Given all of the below, am I lifestyle inflation-ing too much? Am I reasonably feeling guilty or have my previous frugal ways set this mentality in my brain forever and i should stop being so hard on myself?
Context:
Previously always had a low wage (<$50k in today's dollars) living in HCOL areas. Went back to school, depleted my savings and graduated last year at 34 with 25k debt, no assets, no investments. Now I:
- Rent in an MCOL city, no car, dont want kids or a wedding
- $150-180k total comp depending on bonus
- $3400 monthly take home after fixed bills and RRSP
- $300 weekly spending budget (food, transport etc and all extras)

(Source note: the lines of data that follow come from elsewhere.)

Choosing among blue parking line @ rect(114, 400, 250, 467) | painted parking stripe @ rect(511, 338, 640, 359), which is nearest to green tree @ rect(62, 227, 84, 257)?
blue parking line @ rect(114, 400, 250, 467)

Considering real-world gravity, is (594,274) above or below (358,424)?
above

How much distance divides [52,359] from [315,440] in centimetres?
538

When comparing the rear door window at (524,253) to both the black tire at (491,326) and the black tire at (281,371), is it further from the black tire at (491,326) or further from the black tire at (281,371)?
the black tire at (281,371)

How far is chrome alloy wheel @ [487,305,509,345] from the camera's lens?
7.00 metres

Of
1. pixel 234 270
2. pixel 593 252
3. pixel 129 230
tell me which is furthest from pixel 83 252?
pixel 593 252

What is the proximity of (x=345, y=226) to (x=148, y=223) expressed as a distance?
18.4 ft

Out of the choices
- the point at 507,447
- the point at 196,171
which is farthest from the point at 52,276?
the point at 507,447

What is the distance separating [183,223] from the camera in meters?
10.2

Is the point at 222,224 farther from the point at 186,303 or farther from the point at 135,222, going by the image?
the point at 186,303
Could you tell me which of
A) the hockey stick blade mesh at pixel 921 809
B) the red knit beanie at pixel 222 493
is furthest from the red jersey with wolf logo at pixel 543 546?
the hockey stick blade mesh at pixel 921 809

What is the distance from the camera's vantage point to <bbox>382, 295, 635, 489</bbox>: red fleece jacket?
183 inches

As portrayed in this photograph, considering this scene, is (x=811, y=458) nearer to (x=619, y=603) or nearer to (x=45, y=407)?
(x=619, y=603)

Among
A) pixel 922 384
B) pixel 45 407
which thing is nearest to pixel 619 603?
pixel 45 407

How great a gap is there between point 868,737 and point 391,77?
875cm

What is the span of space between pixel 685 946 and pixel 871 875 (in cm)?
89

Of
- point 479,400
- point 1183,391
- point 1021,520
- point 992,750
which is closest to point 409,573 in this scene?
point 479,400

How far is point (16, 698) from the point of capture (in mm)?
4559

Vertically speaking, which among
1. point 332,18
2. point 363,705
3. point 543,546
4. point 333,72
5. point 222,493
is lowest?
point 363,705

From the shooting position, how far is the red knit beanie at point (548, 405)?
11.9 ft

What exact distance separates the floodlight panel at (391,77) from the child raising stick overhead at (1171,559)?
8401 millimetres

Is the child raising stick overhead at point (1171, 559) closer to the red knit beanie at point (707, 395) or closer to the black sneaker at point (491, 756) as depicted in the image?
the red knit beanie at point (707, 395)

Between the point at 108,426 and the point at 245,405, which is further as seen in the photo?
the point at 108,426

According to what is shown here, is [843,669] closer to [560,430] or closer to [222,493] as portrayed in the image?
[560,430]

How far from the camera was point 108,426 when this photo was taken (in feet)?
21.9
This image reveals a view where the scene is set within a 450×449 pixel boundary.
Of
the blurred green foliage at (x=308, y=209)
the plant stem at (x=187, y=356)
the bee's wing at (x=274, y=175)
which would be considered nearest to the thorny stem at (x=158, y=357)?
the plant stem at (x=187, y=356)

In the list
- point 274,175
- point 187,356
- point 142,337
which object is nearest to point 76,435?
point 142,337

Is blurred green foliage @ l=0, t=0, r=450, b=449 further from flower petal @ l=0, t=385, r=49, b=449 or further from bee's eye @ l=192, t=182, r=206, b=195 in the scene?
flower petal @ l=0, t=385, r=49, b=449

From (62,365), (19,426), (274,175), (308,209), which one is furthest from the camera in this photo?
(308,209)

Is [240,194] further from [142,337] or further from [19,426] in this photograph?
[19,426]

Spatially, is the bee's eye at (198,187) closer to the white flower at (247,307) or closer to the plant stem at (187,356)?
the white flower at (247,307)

Have stressed about money my whole life and despite this huge increase, I still feel like I am way behind. I bust my budget every single month and fear that this wage is temporary because market is tough and have seen some layoffs, but my job is pretty safe.
LAST 12 MONTHS:
- 15k TFSA emergency fund
- 16k student debt paid (9k left)
- 16k in RRSP (half is employer match)
- 10k spent on travel
TOTAL NET WORTH: $22k
NEXT 12 MONTHS:
- $16k FHSA contributions (over 2 calendar years)
- $9k student debt paid off
- $15k TFSA
- $17k RRSP contributions (50% employer match)
- $500/month post tax wage increase starting july due to a promotion
TOTAL NET WORTH: $79k
So by 36, I should have 80k invested and am roughly calculating ~18k left to spend on travel and other things in the next year. Is 80k enough for my age? Is this reasonable given how quickly i got there??
Tldr: Will increase net worth from -$25 to +$80k in 2 years at 36 years old. Want to know if budget is too tight and I should stop feeling bad for going over every month, or if 80k net worth is low for my age and I should continue to be frugal for the next until i reach a reasonable amount. No job loss threat but you never know with this market.